/PDBCluster

K-medoids and K-centers clustering of PDB files (RNA/DNA/protein)

Primary LanguageC++Apache License 2.0Apache-2.0

PDBCluster

K-medoids and K-centers clustering of PDB files (RNA/DNA/protein).

Compiling

make

Running

./PDBCluster -name <atomtype1> [-name <atomtype2> ..] -clusteringType <distSum|maxDistSum|maxDist> -clusters <integer> [list of pdb-files]

or:

./PDBCluster -name <atomtype1> [-name <atomtype2> ..] -dumpDistances <filename>

Example

Example of running k-centers for k=10:

./PDBCluster -name CA -name CB -clusteringType maxDist -clusters 10 sample1.pdb sample2.pdb sample3.pdb ...
  • Standard value for -name is C4' and CA
  • Standard value for -clusteringType is distSum
  • Standard value for -clusters is 10

-clusteringType distSum will perform standard k-medoids clustering where the cost associated with a set of medoids is the average distance from each member to its nearest medoid.

-clusteringType maxDistSum will perform a variant of k-centers clustering where the cost associated with a set of medoids is the average distance from each medoid to its furthest associated member.

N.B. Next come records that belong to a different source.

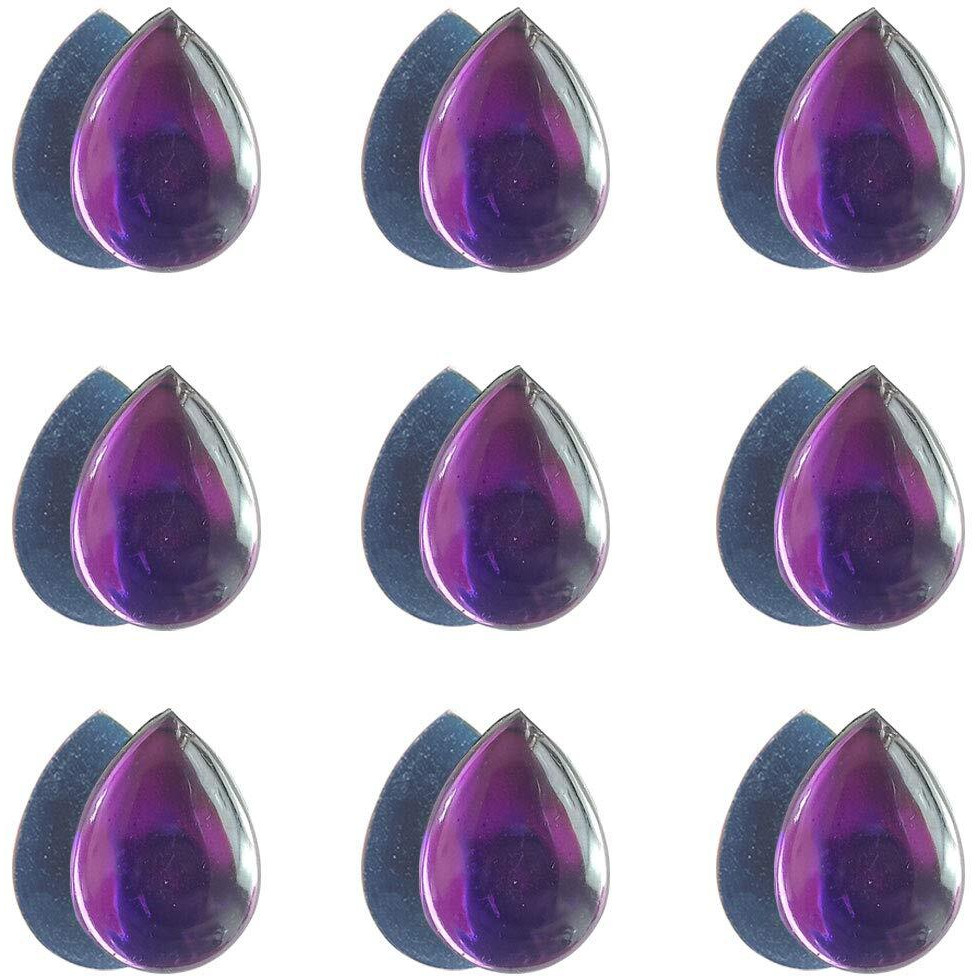 Diy Crafts Pack Of 100Pcs 50X2, Purple Color, 50Pcs/Lot 1.8Cmx1.3Cm As Image Jewellery Display Cards For Necklaces Jewellery-Making Display (Pack Of 100Pcs 50X2, Purple Color)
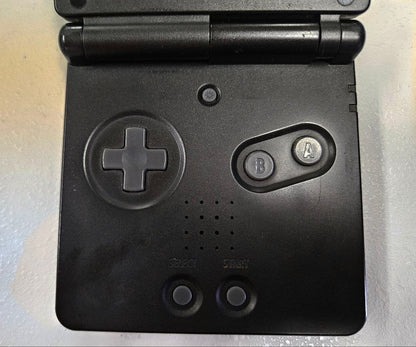 Game Boy Advance SP Black + Charger + Super Mario Advance 4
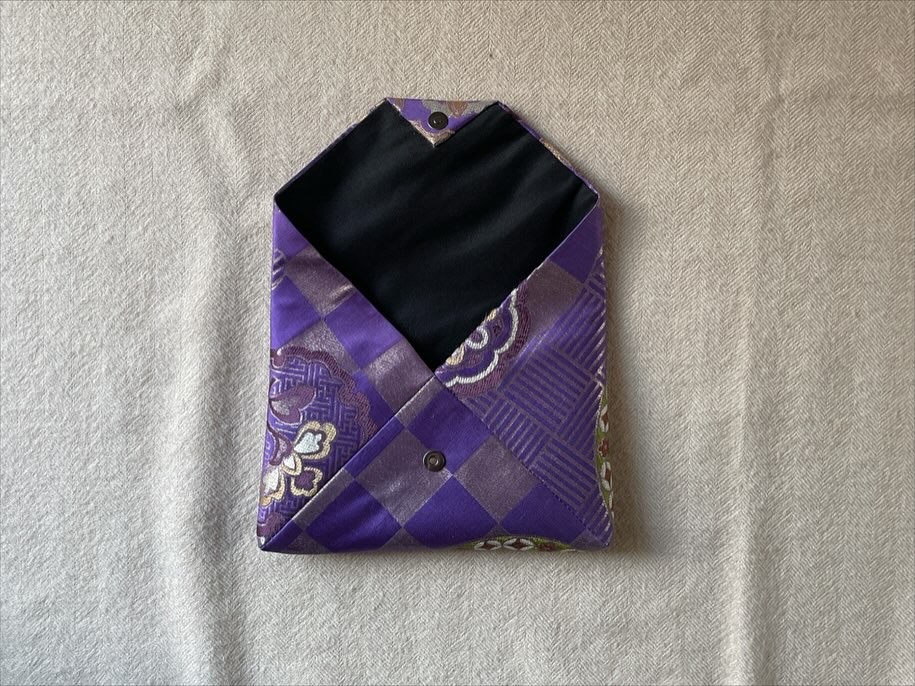 数寄屋袋／SUKI（大）アンティーク着物（帯）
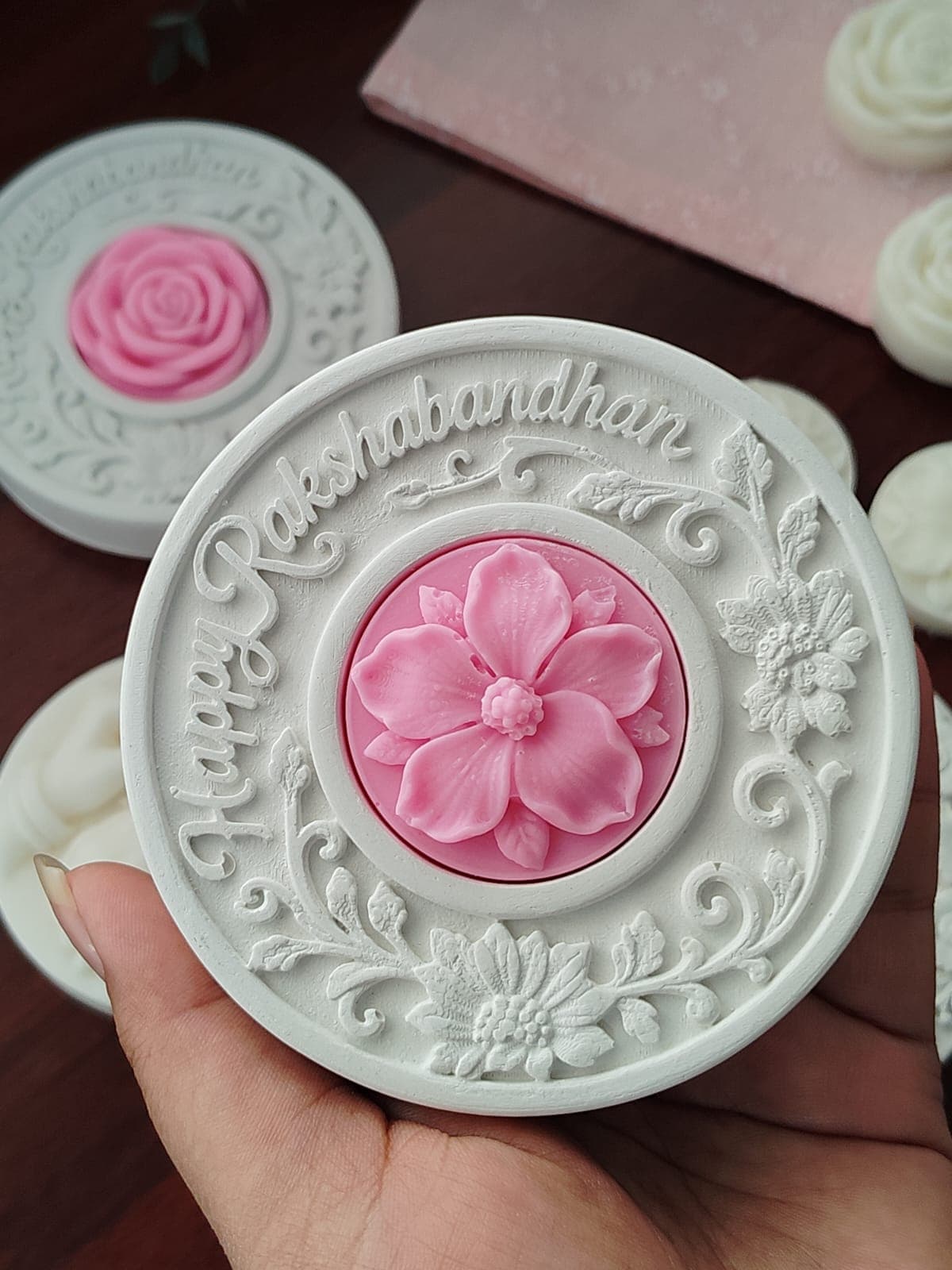 Happy raksha bandhan Candle holder 3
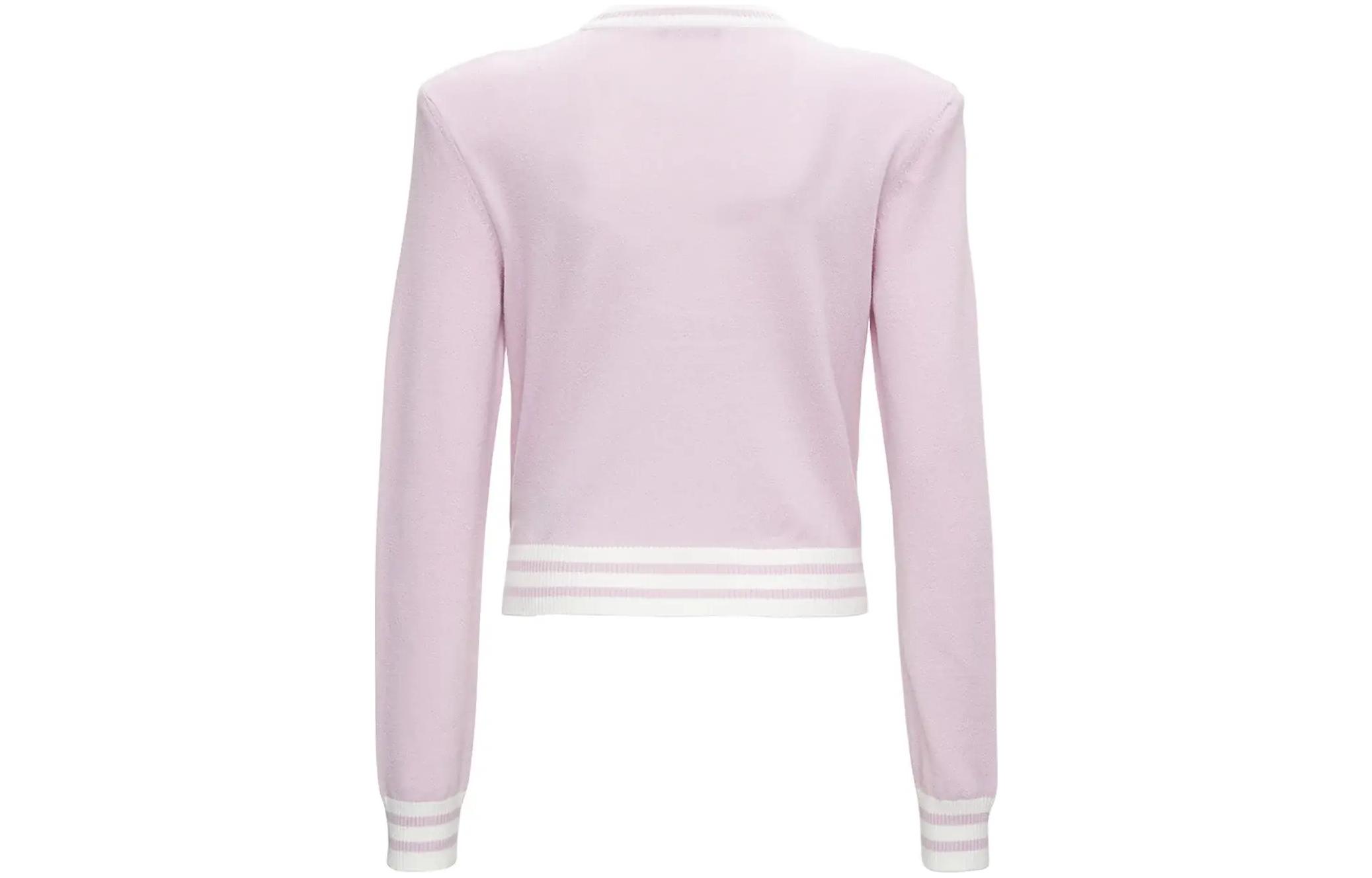 Lookbook (W) 巴爾曼粉色Logo提花針織毛衣 WF1KA000K225-OCD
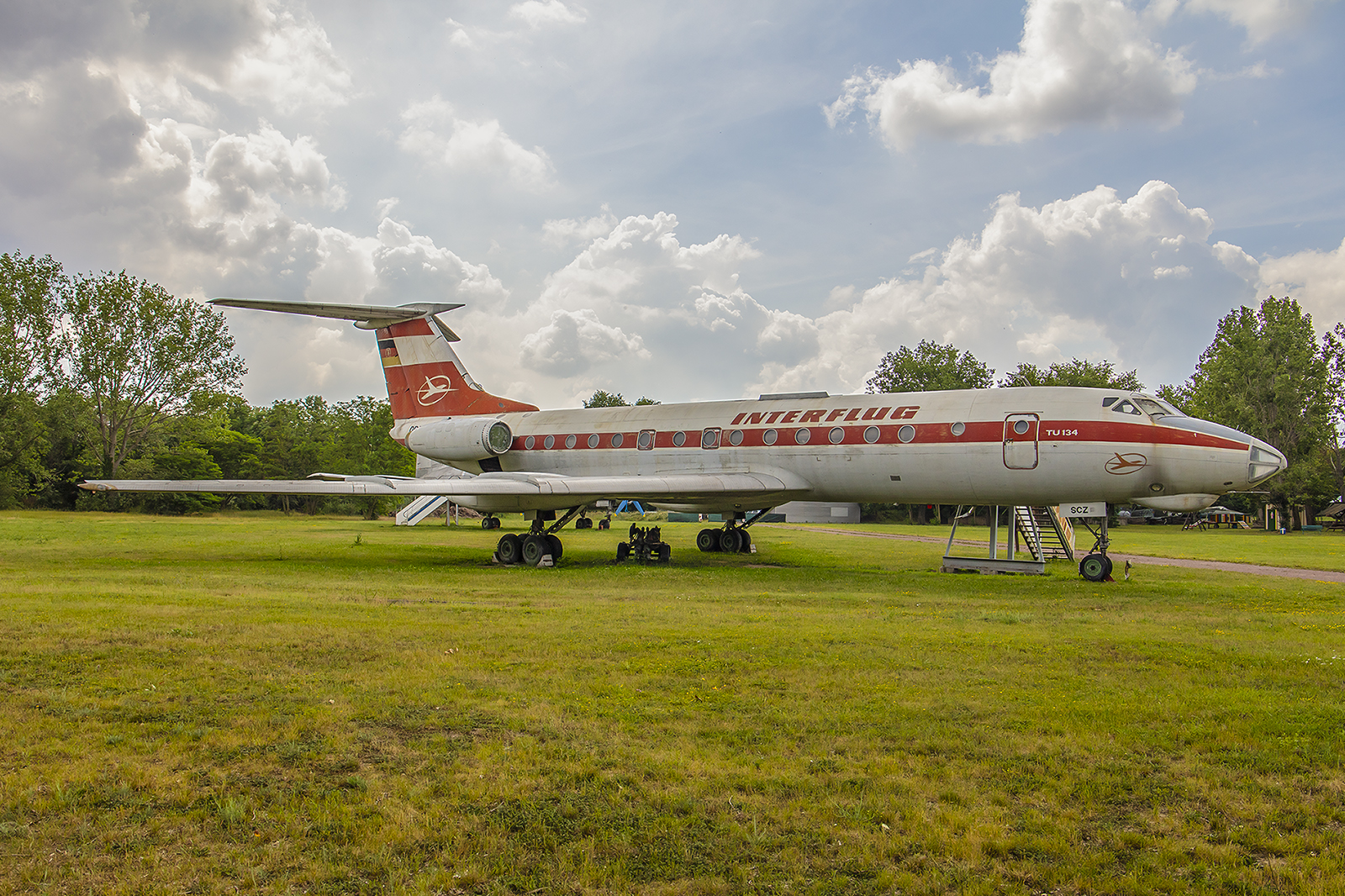 Merseburg - Tu-134A in den Farben der Interflug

-clusteringType maxDist will perform k-centers clustering where the cost associated with a set of medoids is the largest distance from any site to the nearest medoid.

For all clustering types, the dRMSD metric is used to indicate the distance between two structures. If -dumpDistances is specified no clustering is performed, the structure dRMSD distance matrix is just written to the specified file.